MELBOURNE - Tens of thousands of people poured on to the streets in New Zealand and Australia on Saturday to march for peace, beginning a day of global protests against a looming U.S.-led war in Iraq.
The demonstrations are part of massive rallies planned throughout different time zones around the world with the peace movement expected to spread to more than 600 towns and cities stretching from the far south to Iceland in the north.
Protesters demonstrate during an anti-war rally in the Australian capital Canberra February 15, 2003. Tens of thousands of people poured on to the streets in Australia and New Zealand on Saturday to march for peace in Iraq, launching a day of protests across the world against looming U.S.-led war. (Reuters - Handout)

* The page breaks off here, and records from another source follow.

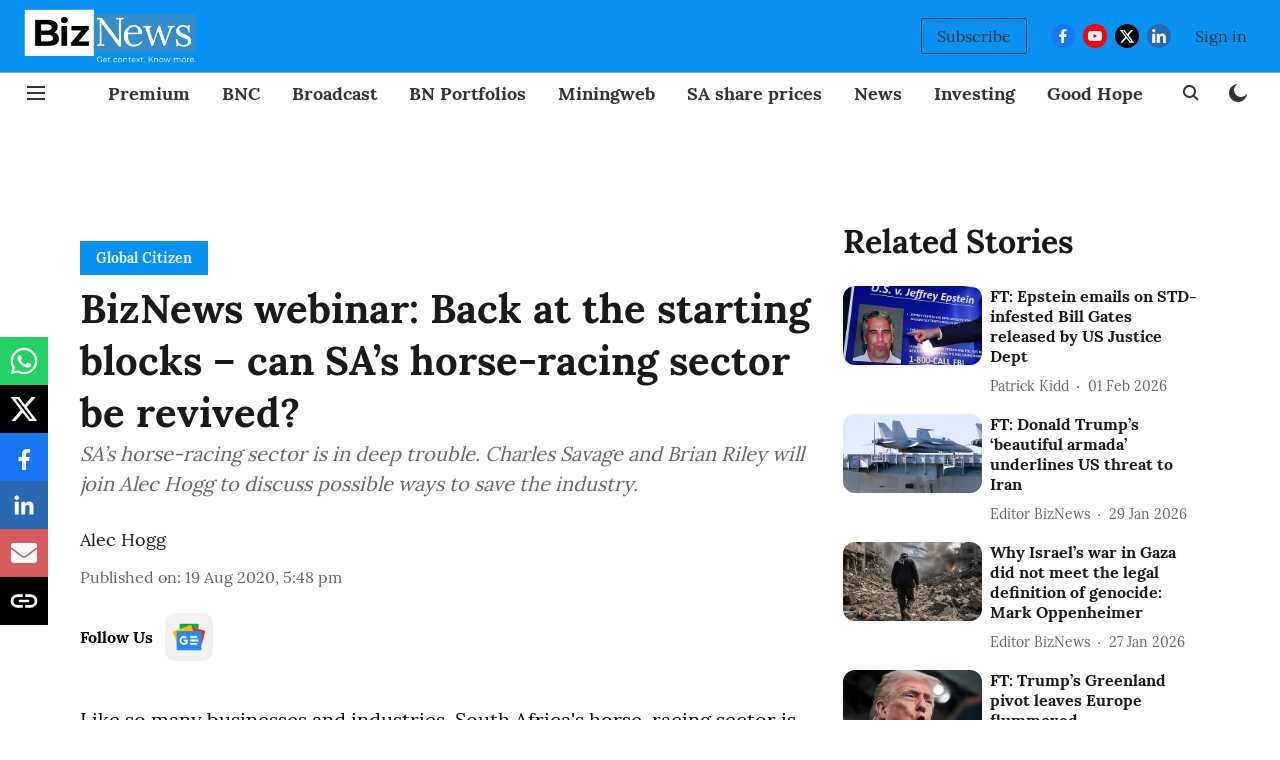

--- FILE ---
content_type: text/html; charset=utf-8
request_url: https://www.google.com/recaptcha/api2/aframe
body_size: 266
content:
<!DOCTYPE HTML><html><head><meta http-equiv="content-type" content="text/html; charset=UTF-8"></head><body><script nonce="BkejOv9bmB_TbBXKDvIGsg">/** Anti-fraud and anti-abuse applications only. See google.com/recaptcha */ try{var clients={'sodar':'https://pagead2.googlesyndication.com/pagead/sodar?'};window.addEventListener("message",function(a){try{if(a.source===window.parent){var b=JSON.parse(a.data);var c=clients[b['id']];if(c){var d=document.createElement('img');d.src=c+b['params']+'&rc='+(localStorage.getItem("rc::a")?sessionStorage.getItem("rc::b"):"");window.document.body.appendChild(d);sessionStorage.setItem("rc::e",parseInt(sessionStorage.getItem("rc::e")||0)+1);localStorage.setItem("rc::h",'1770057417719');}}}catch(b){}});window.parent.postMessage("_grecaptcha_ready", "*");}catch(b){}</script></body></html>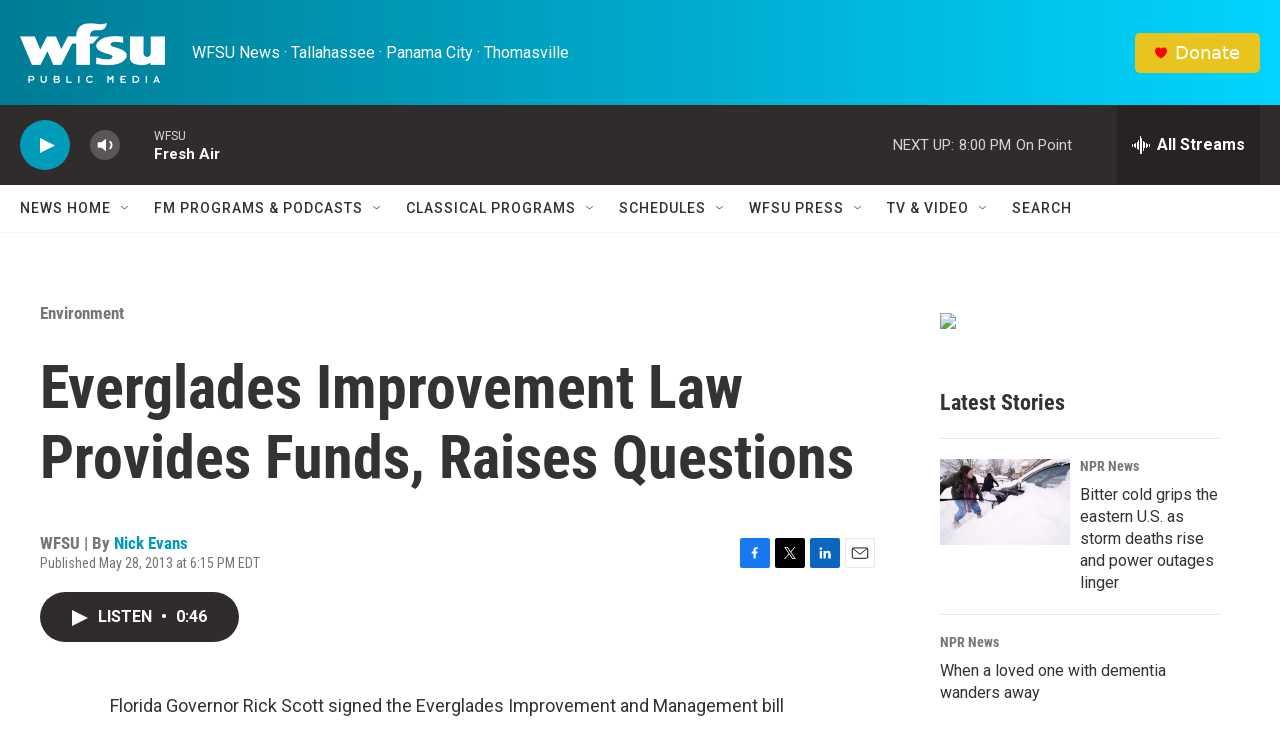

--- FILE ---
content_type: text/html; charset=utf-8
request_url: https://www.google.com/recaptcha/api2/aframe
body_size: 270
content:
<!DOCTYPE HTML><html><head><meta http-equiv="content-type" content="text/html; charset=UTF-8"></head><body><script nonce="MKEMiNJJMHCOq9nXAGZaAA">/** Anti-fraud and anti-abuse applications only. See google.com/recaptcha */ try{var clients={'sodar':'https://pagead2.googlesyndication.com/pagead/sodar?'};window.addEventListener("message",function(a){try{if(a.source===window.parent){var b=JSON.parse(a.data);var c=clients[b['id']];if(c){var d=document.createElement('img');d.src=c+b['params']+'&rc='+(localStorage.getItem("rc::a")?sessionStorage.getItem("rc::b"):"");window.document.body.appendChild(d);sessionStorage.setItem("rc::e",parseInt(sessionStorage.getItem("rc::e")||0)+1);localStorage.setItem("rc::h",'1769558819437');}}}catch(b){}});window.parent.postMessage("_grecaptcha_ready", "*");}catch(b){}</script></body></html>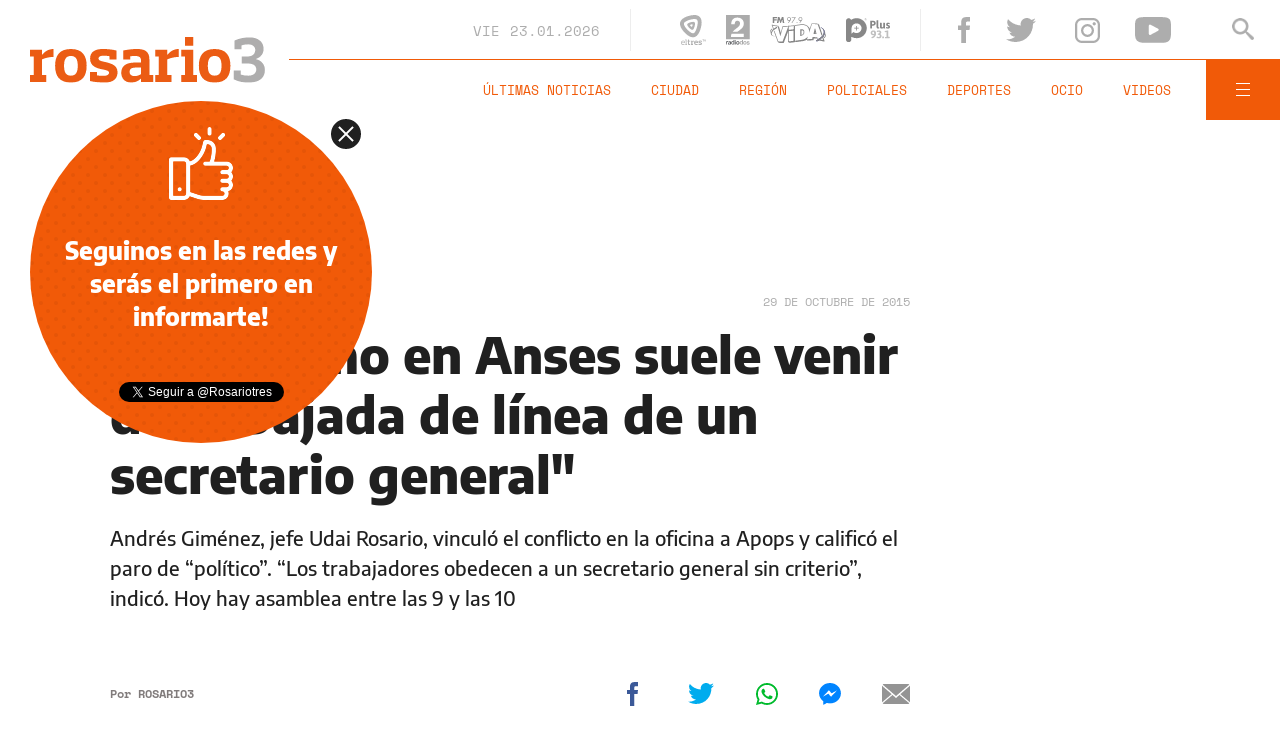

--- FILE ---
content_type: text/html;charset=UTF-8
request_url: https://www.rosario3.com/ajax/api-infoclima-local.html
body_size: 469
content:



<?xml version="1.0" encoding="ISO-8859-1"?>
<Pronostico>
<ciudad>Rosario</ciudad><hoy><ultactualizacion>1769122800</ultactualizacion><descripcion> </descripcion><estadoIcono>1</estadoIcono><estadoDetalle>Despejado</estadoDetalle><temperatura>25.2</temperatura><humedad>60</humedad><presion>1009.8</presion><uv>12.9</uv><sensacionTermica>26</sensacionTermica><solSale>6:17</solSale><solPone>20:05</solPone><luna2>Luna Creciente</luna2><luna3>18/01</luna3><luna4>01/02</luna4></hoy><hora1><hora>1769130000</hora><estadoIcono>1</estadoIcono><estadoDescripcion>Despejado</estadoDescripcion><temperatura>25</temperatura><humedad>57</humedad></hora1><hora2><hora>1769144400</hora><estadoIcono>1</estadoIcono><estadoDescripcion>Despejado</estadoDescripcion><temperatura>24</temperatura><humedad>56</humedad></hora2><hora3><hora>1769158800</hora><estadoIcono>2</estadoIcono><estadoDescripcion>Nublado Parcial</estadoDescripcion><temperatura>22</temperatura><humedad>68</humedad></hora3><hora4><hora>1769173200</hora><estadoIcono>2</estadoIcono><estadoDescripcion>Nublado Parcial</estadoDescripcion><temperatura>26</temperatura><humedad>53</humedad></hora4> <pronostico1><dia>1769126400</dia><maxima>31</maxima><minima>19</minima><estadoIcono>2</estadoIcono><estadoDescripcion>Nublado Parcial</estadoDescripcion><humedad>32</humedad><uv>12.9</uv><solsale>6:17</solsale><solpone>20:05</solpone><lunasale>11:58</lunasale><lunapone>23:27</lunapone></pronostico1><pronostico2><dia>1769212800</dia><maxima>32</maxima><minima>24</minima><estadoIcono>2</estadoIcono><estadoDescripcion>Nublado Parcial</estadoDescripcion><humedad>34</humedad><uv>12.1</uv><solsale>6:17</solsale><solpone>20:05</solpone><lunasale>13:04</lunasale><lunapone>23:59</lunapone></pronostico2><pronostico3><dia>1769299200</dia><maxima>35</maxima><minima>25</minima><estadoIcono>1</estadoIcono><estadoDescripcion>Despejado</estadoDescripcion><humedad>36</humedad><uv>12.7</uv><solsale>6:17</solsale><solpone>20:05</solpone><lunasale>14:13</lunasale><lunapone></lunapone></pronostico3><pronostico4><dia>1769385600</dia><maxima>37</maxima><minima>24</minima><estadoIcono>3</estadoIcono><estadoDescripcion>Nublado</estadoDescripcion><humedad>36</humedad><uv>13.8</uv><solsale>6:17</solsale><solpone>20:05</solpone><lunasale>15:25</lunasale><lunapone>12:37</lunapone></pronostico4><pronostico5><dia>1769472000</dia><maxima>32</maxima><minima>27</minima><estadoIcono>5</estadoIcono><estadoDescripcion>Lluvia</estadoDescripcion><humedad>42</humedad><uv>13.9</uv><solsale>6:17</solsale><solpone>20:05</solpone><lunasale>16:36</lunasale><lunapone>1:24</lunapone></pronostico5>        </Pronostico>



--- FILE ---
content_type: text/html; charset=utf-8
request_url: https://www.google.com/recaptcha/api2/aframe
body_size: 268
content:
<!DOCTYPE HTML><html><head><meta http-equiv="content-type" content="text/html; charset=UTF-8"></head><body><script nonce="9_JEAJvT41tRCUKZcmh9yQ">/** Anti-fraud and anti-abuse applications only. See google.com/recaptcha */ try{var clients={'sodar':'https://pagead2.googlesyndication.com/pagead/sodar?'};window.addEventListener("message",function(a){try{if(a.source===window.parent){var b=JSON.parse(a.data);var c=clients[b['id']];if(c){var d=document.createElement('img');d.src=c+b['params']+'&rc='+(localStorage.getItem("rc::a")?sessionStorage.getItem("rc::b"):"");window.document.body.appendChild(d);sessionStorage.setItem("rc::e",parseInt(sessionStorage.getItem("rc::e")||0)+1);localStorage.setItem("rc::h",'1769138926134');}}}catch(b){}});window.parent.postMessage("_grecaptcha_ready", "*");}catch(b){}</script></body></html>

--- FILE ---
content_type: application/javascript; charset=utf-8
request_url: https://fundingchoicesmessages.google.com/f/AGSKWxV73qtZ4syS7t-OWxq_SIVCbNJpZ_c9mpyl9d9UFC5hSNLpAO5EXafXd97pofSk66v6185UXG1wOTpXKDHzGiwFAE73qpY9oAgfwxX39e_dCykeoSIgzgW6TA8QUeD7GlmZzQUtxLqOozBddFTsfguvq6r2n8i_f7D5lQSR1P5xUViqY7oTFw0rGBqT/_/t-ads./adserv.-ad2./sponsors/sponsors./blogads_
body_size: -1289
content:
window['cbf3d47f-823f-45b5-ad1f-d69d0c2795ac'] = true;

Organizers expect large crowds in New York and London, while protesters in Rome said they expected more than a million people to attend Saturday's peace march.
In Australia, about 16,000 activists gathered in the capital city Canberra, three times more than organizers had expected.
"It is an overwhelming success...and it points to the fact politics is made by common people and not by a handful of politicians," said Rick Kuhn, a spokesman for ACT NOW, the organizer.
In Sydney, two activists from a opposition party scaled an awning of a prominent building around the site of the U.S. consulate-general to unfurl a banner that read, "No US Oil War -- The Greens."
In west Australian city Perth, several thousand are expected to march later in the day, while in Asia, protests are planned for Tokyo, Hong Kong and Kuala Lumpur.
Australia has sent about 2,000 troops, jet fighters and warships to the Middle East to join American and British forces preparing for war.
"AXIS OF EVIL"
In nuclear-free New Zealand, several thousand people marched peacefully through the center of the nation's main city Auckland, while a plane trailed a giant banner reading "No War, Peace Now."
In the capital Wellington, more than 5,000 people clutching placards reading "Bush, Blair, Howard -- The Axis of Evil" and "Stop Bush Start Peace" marched through the city center, bringing traffic to a standstill.
Among the crowd, florists handed out leftover Valentine's Day flowers to mothers with babies, while spiky-haired teenagers with skulls painted on their faces joined the elderly as they waved white peace doves.
"Millions of people around the world are rallying today to say no to war, and New Zealand is the first country to send this message," Greenpeace spokesman Robbie Kelman said.
New Zealand Prime Minister Helen Clark on Saturday backed the continuation of weapons inspections in Iraq over any call for a second U.N. resolution to authorize the use of force.
Her comments followed a speech by chief U.N. arms inspector Hans Blix on Friday to the U.N. Security Council that no weapons of mass destruction had yet been found in Iraq, although he cautioned that many were unaccounted for.
In the United States, New York is gearing up for a large anti-war rally opposite U.N. headquarters, with more demonstrations planned across the United States.
In London, protest organizers said they expected a huge turnout, while across the rest of Europe, activists were expected to show their distrust of Washington's motivations and their fears the world could be engulfed in a wider conflict.
"We believe that the London demonstration will be one of the biggest and the most pivotal because the British government is actively involved in the build up to war and the British people definitely do not want war," Stop The War UK leader Andrew Murray said.